Task statement:
The lines in the listing below are to be given again exactly, starting at the line holding "μονοπάτι κήπων" and ending at the line holding "ภูฏาน ฉีดวัคซีนโควิด-19 แล้ว". Do not include pictures.

Data shown:

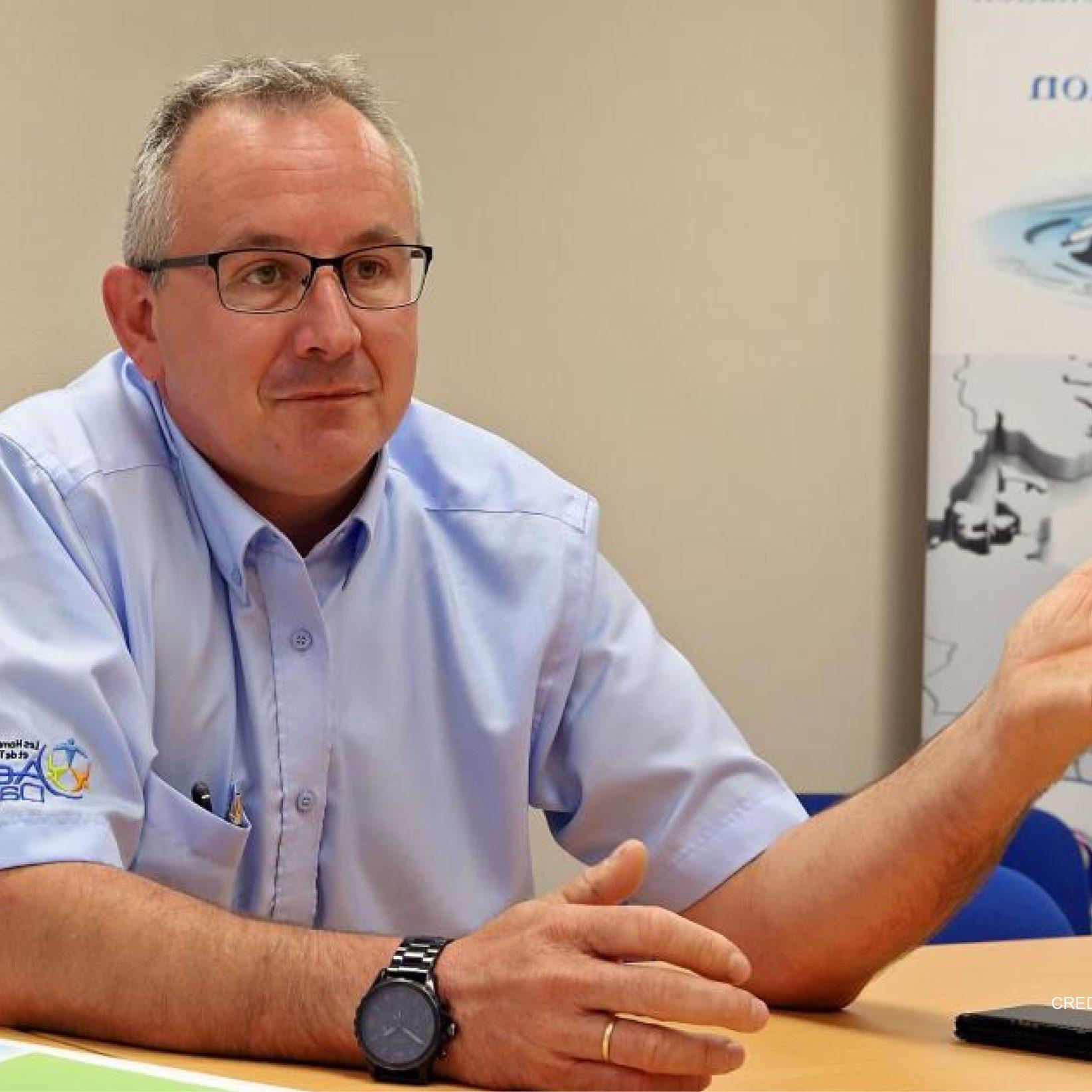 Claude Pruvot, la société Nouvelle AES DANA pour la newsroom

...

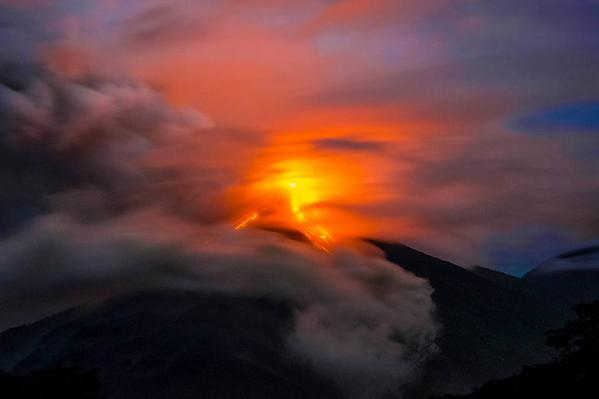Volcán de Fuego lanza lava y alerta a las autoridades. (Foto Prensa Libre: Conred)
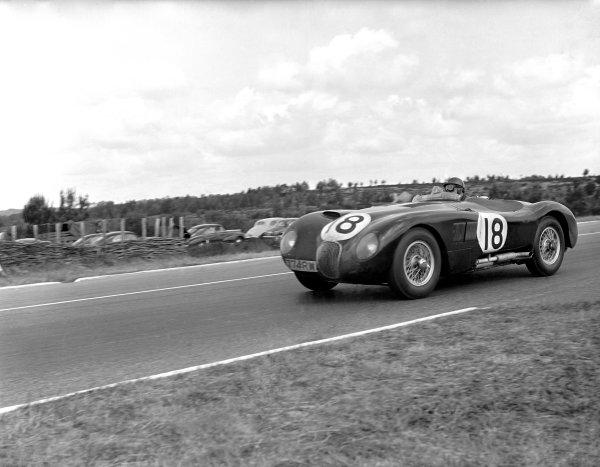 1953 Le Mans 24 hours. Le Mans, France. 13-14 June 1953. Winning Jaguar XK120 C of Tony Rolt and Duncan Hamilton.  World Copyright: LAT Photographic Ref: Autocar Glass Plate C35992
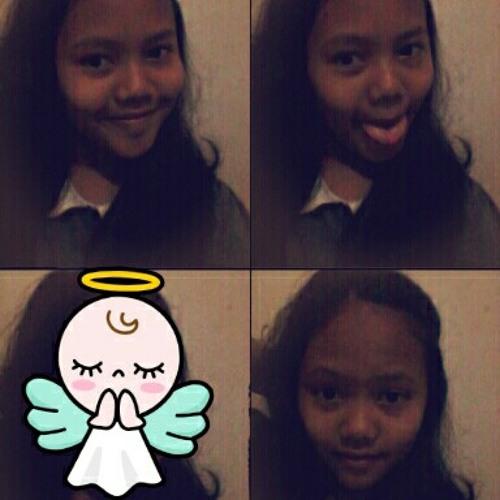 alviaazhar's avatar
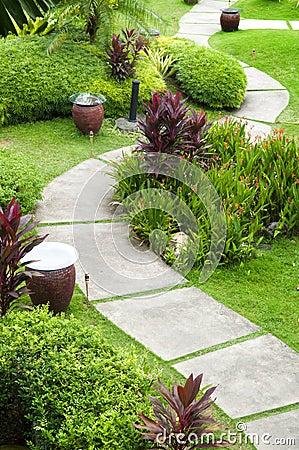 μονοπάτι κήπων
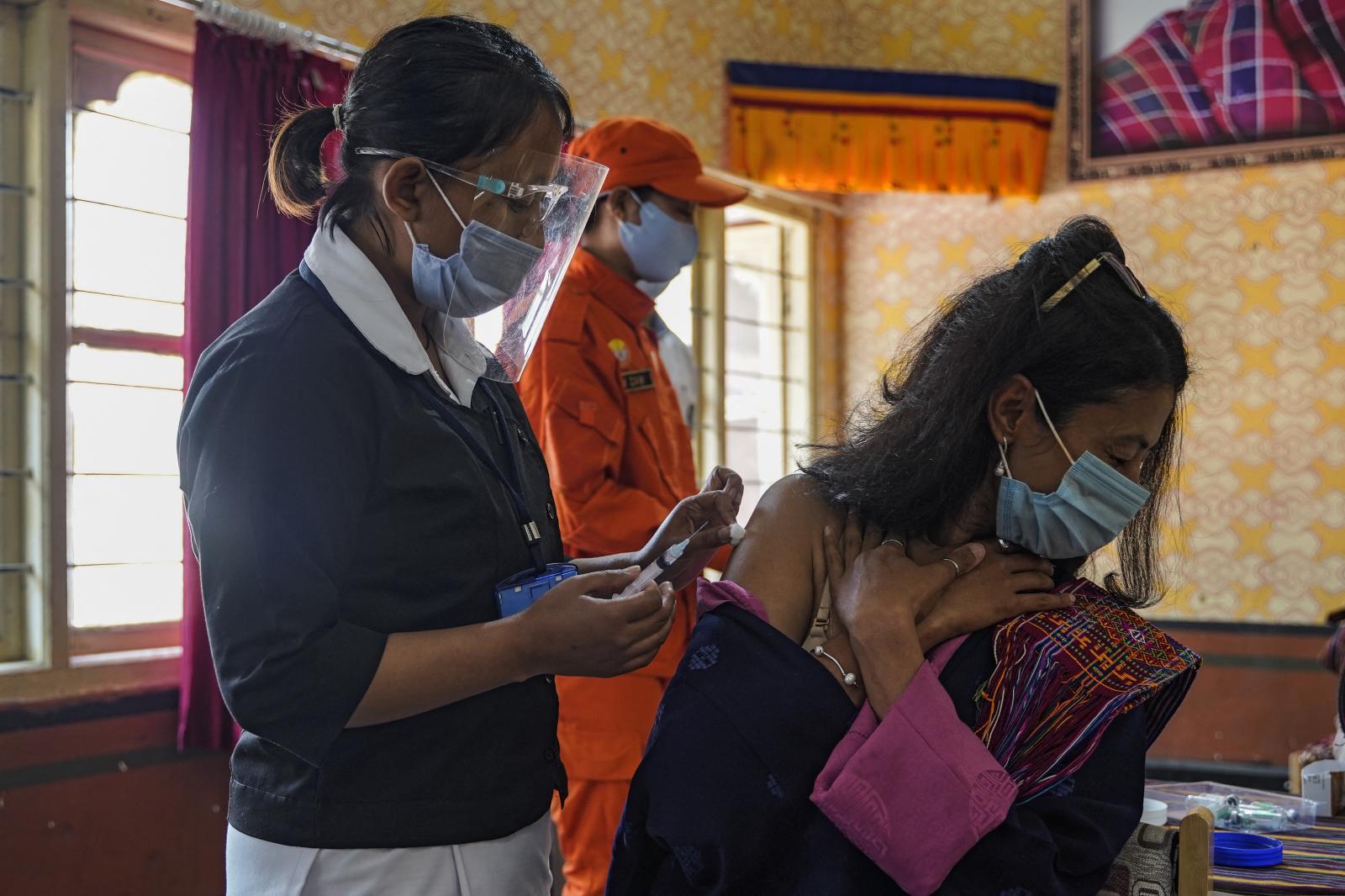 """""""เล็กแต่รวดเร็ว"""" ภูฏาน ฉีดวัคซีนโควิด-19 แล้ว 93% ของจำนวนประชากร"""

Task answer:
 μονοπάτι κήπων
 """""""เล็กแต่รวดเร็ว"""" ภูฏาน ฉีดวัคซีนโควิด-19 แล้ว 93% ของจำนวนประชากร"""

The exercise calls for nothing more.